In settings where complex models best capture the true relationships between X and Y, we may want to uncover those relationships for policymaking (discerning causal relationships is an entirely separate task from describing model behavior. Our most predictive model may not be the model that best encapsulates causal relationships). For instance, some firms track the collection attributes of leads in their sales funnel and use machine learning to estimate the probability of a sale, conversion, or other transaction to aid sales or customer service, or to affect some component of CRM automation. Meanwhile, the marketing team may be charged with identifying subpopulations that are likely to convert. Interpretation algorithms can help unlock the insights embedded in predictive models, exposing them to stakeholders and allowing others to exploit predictive models for non-predictive tasks.

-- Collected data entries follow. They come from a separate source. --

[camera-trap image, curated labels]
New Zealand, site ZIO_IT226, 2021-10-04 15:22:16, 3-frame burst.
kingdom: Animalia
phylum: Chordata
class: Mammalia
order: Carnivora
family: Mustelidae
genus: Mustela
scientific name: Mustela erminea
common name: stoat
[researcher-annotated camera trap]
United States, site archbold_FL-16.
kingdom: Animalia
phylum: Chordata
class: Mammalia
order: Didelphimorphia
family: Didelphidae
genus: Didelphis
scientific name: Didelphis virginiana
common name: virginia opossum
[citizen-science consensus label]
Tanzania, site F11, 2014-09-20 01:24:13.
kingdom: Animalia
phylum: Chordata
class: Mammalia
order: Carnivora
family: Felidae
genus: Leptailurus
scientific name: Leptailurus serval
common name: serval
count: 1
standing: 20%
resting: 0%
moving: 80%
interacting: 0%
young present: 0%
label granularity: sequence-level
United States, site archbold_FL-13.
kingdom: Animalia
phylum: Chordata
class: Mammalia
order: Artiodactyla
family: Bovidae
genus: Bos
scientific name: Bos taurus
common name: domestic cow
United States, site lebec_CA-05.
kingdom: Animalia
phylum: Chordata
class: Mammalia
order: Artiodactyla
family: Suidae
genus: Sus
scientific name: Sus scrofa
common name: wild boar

Exposing key patterns embedded in a model's decision criteria is particularly helpful when models are consumed by organizations or teams other than model builders (analytics service companies, machine learning API marketplaces, siloed data science teams). In these settings, model interpretation algorithms can engender trust between the model builder and the model consumer, and add value to the model-development process by uncovering insights.

Why Interpretation Algorithms Should Be Model Agnostic

Generally, methods for interpreting models are model specific. Feature importance is computed by looking at the effects of splitting on a feature within a decision tree, while regressions are explained by their coefficient values.

The drawback of this practice is that when we require a particular type of interpretation, we are limited in our choice of models that provide it, potentially at the expense of using a more predictive and representative model. Furthermore, as part of the model selection process, we are unable to compare the behavior of different types of models with a common framework, essentially constraining our model selection criteria to validation metrics. And when a model consumer does not have access to the source code or environment used to build a model, he or she has to make inferences about the decision criteria without anything other than new predictions.

Therefore, there has been a recent surge in interest in model-agnostic interpretation algorithms  algorithms that describe any predictive model with respect to the features it takes as inputs. Generally, this approach leverages data perturbation to learn about model decision criteria: It allows you to strategically feed inputs into a black box model, obtain predictions, and model relationships between the two. Here at DataScience we are actively researching model agnostic interpretation to develop resources for our clients and the open source community.